Portland-area nonprofit says it will extend state contract through January to ease patient concerns.

TRIBUNE PHOTO: ADAM WICKHAM - FamilyCare CEO Jeff Heatherington, in the sling , addresses providers who asked him to extend his Oregon Health Plan contract to prevent mental health episodes and possible suicides among patients. To do otherwise would be immoral and unethical, said counselor Kirk Shepard, in the glasses and hat.FamilyCare, the nonprofit care organization for 115,000 Portland-area low-income Oregon Health Plan members, says it is ready to extend its contract with the state to the end of January to minimize harmful disruptions to patient care.

The change of heart follows a dramatic meeting Wednesday night in Portland. There, at the Doubletree Hotel, dozens of FamilyCare providers expressed fear and uncertainty to the organization's management about their fragile clients — some saying flat out that if FamilyCare left OHP as planned by Jan 1, people will commit suicide over fear of losing their provider or coverage.
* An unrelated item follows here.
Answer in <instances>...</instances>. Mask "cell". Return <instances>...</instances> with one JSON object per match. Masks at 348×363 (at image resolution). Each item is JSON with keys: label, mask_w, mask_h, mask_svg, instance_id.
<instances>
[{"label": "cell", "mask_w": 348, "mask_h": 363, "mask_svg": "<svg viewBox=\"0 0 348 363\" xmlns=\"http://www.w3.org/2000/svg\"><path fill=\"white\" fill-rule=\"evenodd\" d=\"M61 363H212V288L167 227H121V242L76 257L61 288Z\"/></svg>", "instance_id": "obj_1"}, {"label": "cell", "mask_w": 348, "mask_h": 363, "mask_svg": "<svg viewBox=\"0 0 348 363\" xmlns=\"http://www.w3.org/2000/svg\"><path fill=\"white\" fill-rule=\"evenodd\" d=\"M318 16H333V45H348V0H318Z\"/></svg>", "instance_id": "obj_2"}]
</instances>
For FamilyCare to close so abruptly rather than operating temporarily while spending down reserves would be immoral and unethical, several said, challenging CEO Jeff Heatherington to reverse what he conceded was an "ornery" refusal to agree to a temporary extension proposed by the state.

Relenting, Heatherington told the audience he he would bring the idea to his board Thursday morning.

"I offered to extend the contract to ensure the transition of the patients. and we have agreed on a 30-day transition," said the FamilyCare CEO late Thursday morning, "So we will do what we can get everybody moved."

On Thursday afternoon Oregon Health Authority Director Pat Allen called the extra time valuable to provide a smooth transition and said Health Share of Oregon is accelerating its efforts to sign up providers now with FamilyCare, to help their patients adapt.

Both sides have confirmed that state will pay FamilyCare $5 million as a fee to assist with the transition.

Heatherington said the potential impact to patients was the main factor involved in the nonprofit's change of course.

"We'll still lose money, but that's not the point," he said.

Two Republican lawmakers, Rep Julie Parrish of West Linn and Rep. Cedric Hayden of Roseburg, sat through the meeting and urged providers to keep contacting their lawmakers in the hopes of keeping FamilyCare in the market on a more permanent basis.

Contacted by the Tribune on Thursday morning, Allen said, ""we have never left the negotiating table. We and the governor offered a short-term contract extension to assure continuity of care for people multiple times over the past 10 days. We are grateful that Family Care, by whatever means, is now willing to consider this offer."

Heatherington said negotiations to keep the FamilyCare in the OHP throughout all of 2018 are not going anywhere, saying the previous impasse over rates had not eased.

In related news, on Thursday morning Parrish sent a plea to Democratic leaders of the Oregon Legislature to hold a special one-day session to try to keep FamilyCare in business, citing the meeting.

"The chaos of shutting down one of the state's oldest and largest provider networks is palpably real amongst the practitioners who were in attendance, particularly those in the behavioral health community," she said.

State officials have said that patients can stay with their providers for 90 days following any departure from OHP by FamilyCare.

Eventually, most FamilyCare members will be transitioned over to Health Share of Oregon, the other organization serving Portland-area Oregon Health Plan members.

FamilyCare has said it will lay off 250 employees effective upon its pull-out from the Oregon Health Plan, and another 70 over the following six month.

Some providers at the meeting Wednesday night predicted care will suffer and clinics will be forced to go out of business because of FamilyCare's demise, hurting patients' access to care. FamilyCare had paid relatively high reimbursement rates to providers for care, saying it led to better quality care and reduced hospital costs.